━━ Übungstext ━━

Selim Ersoy, Historiker und Spezialist für Beziehungen zwischen Osmanen und Habsburgern, findet in seiner Wohnung in Wien die Leiche einer jungen Frau. Elisabeth Holzbauer, Model und Performancekünstlerin, wurde mit dem Tuch eines türkischen Designers erwürgt. Eine Tulpe ist in ihre Haut eingeritzt. Auf einem Foto ist sie nackt, nur mit einem Kopftuch bekleidet, mit dem Designer Aslan, Selim Ersoys Bruder, abgebildet. War das ihr Todesurteil? Ist das Model einem Islamisten zum Opfer gefallen? Welche Rolle spielen ihr Bruder Richard und der Teppichhändler Hans Maier, der ihr Liebhaber war? Gina Sonnenfels, Ermittlerin aus Berlin und Kennerin der Modeszene, ermittelt im türkischen Wien.

━━━
━━ Bereitgestellte Daten ━━

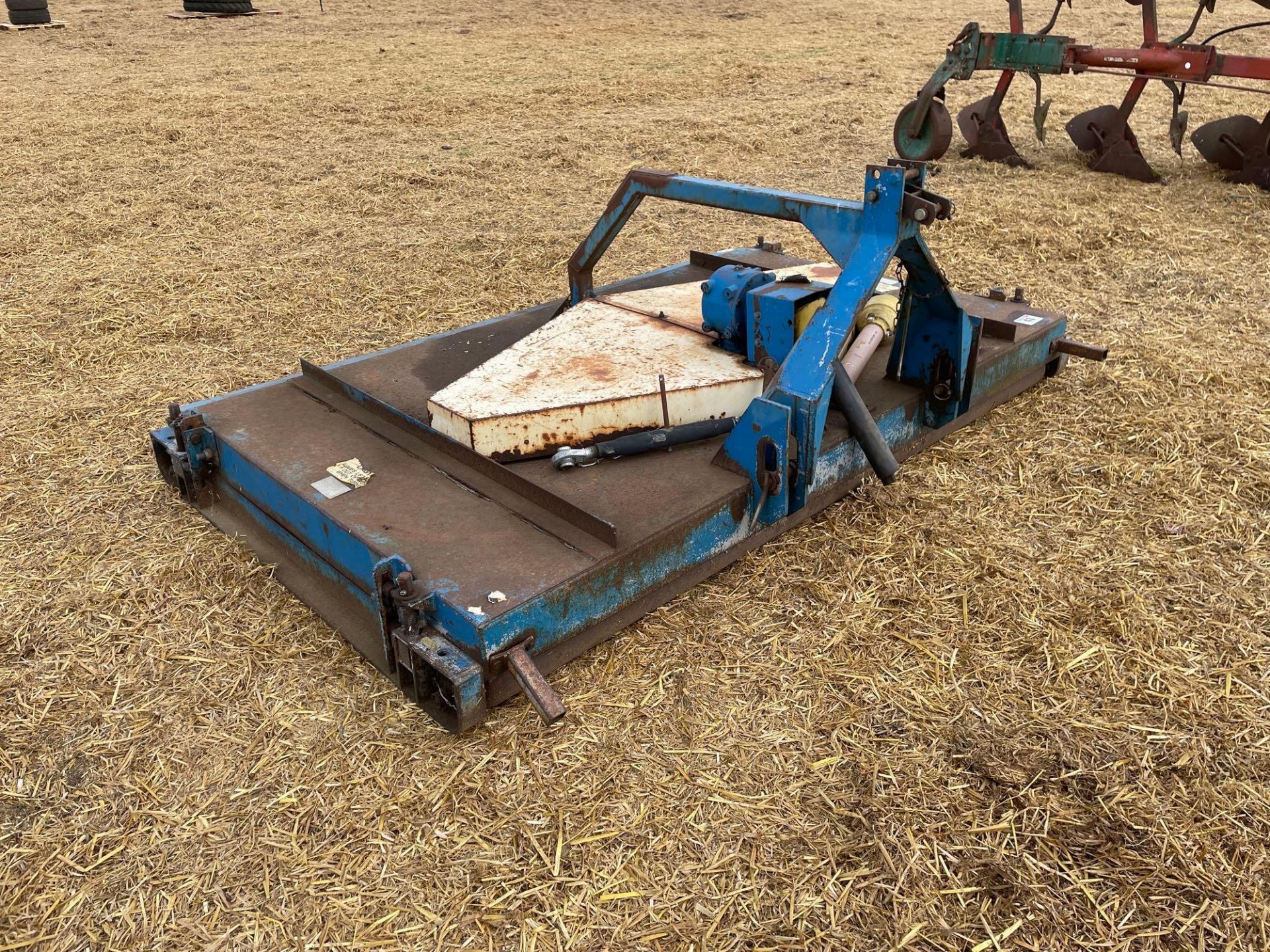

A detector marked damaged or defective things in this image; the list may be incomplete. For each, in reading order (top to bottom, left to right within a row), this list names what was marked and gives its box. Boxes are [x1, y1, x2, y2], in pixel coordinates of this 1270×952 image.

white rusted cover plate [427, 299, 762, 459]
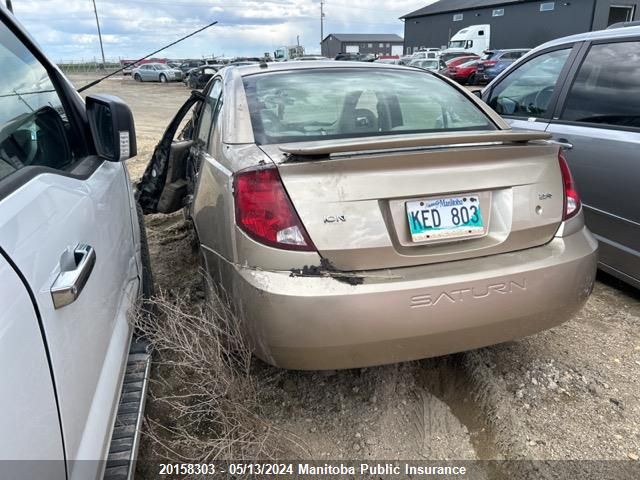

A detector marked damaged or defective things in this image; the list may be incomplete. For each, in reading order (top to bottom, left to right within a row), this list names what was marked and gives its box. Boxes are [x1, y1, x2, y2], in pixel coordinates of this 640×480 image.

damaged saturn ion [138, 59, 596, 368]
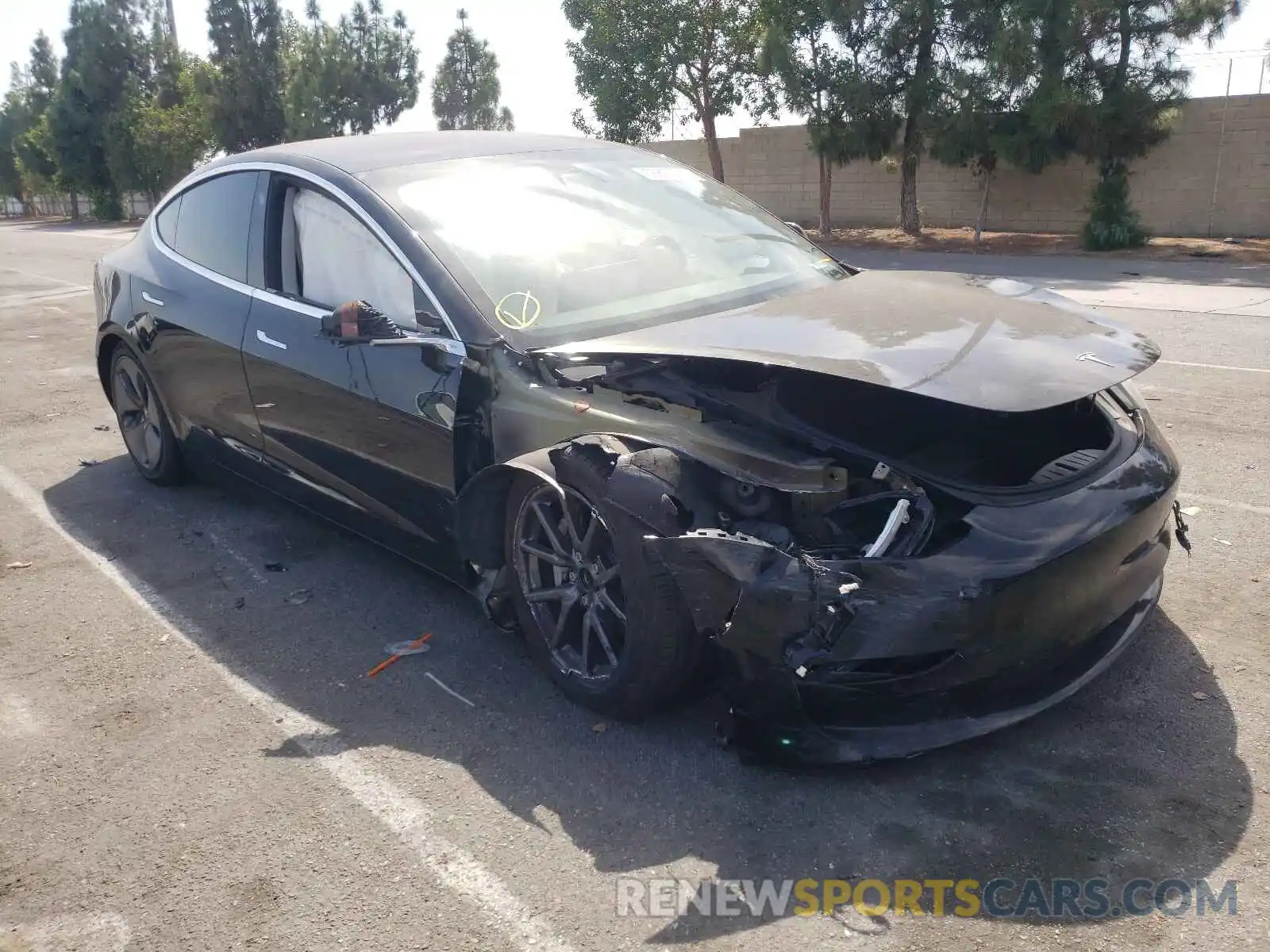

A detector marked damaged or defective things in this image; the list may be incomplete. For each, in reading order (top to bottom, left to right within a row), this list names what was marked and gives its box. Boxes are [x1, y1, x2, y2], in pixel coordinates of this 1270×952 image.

━━━

[Aufgabenstellung]: Schreibe den Übungstext von „Selim Ersoy, Historiker“ bis einschließlich „im türkischen Wien.“ erneut ab und ersetze darin „Tulpe“ durch „Rose“.

[Antwortbereich]:
Selim Ersoy, Historiker und Spezialist für Beziehungen zwischen Osmanen und Habsburgern, findet in seiner Wohnung in Wien die Leiche einer jungen Frau. Elisabeth Holzbauer, Model und Performancekünstlerin, wurde mit dem Tuch eines türkischen Designers erwürgt. Eine Rose ist in ihre Haut eingeritzt. Auf einem Foto ist sie nackt, nur mit einem Kopftuch bekleidet, mit dem Designer Aslan, Selim Ersoys Bruder, abgebildet. War das ihr Todesurteil? Ist das Model einem Islamisten zum Opfer gefallen? Welche Rolle spielen ihr Bruder Richard und der Teppichhändler Hans Maier, der ihr Liebhaber war? Gina Sonnenfels, Ermittlerin aus Berlin und Kennerin der Modeszene, ermittelt im türkischen Wien.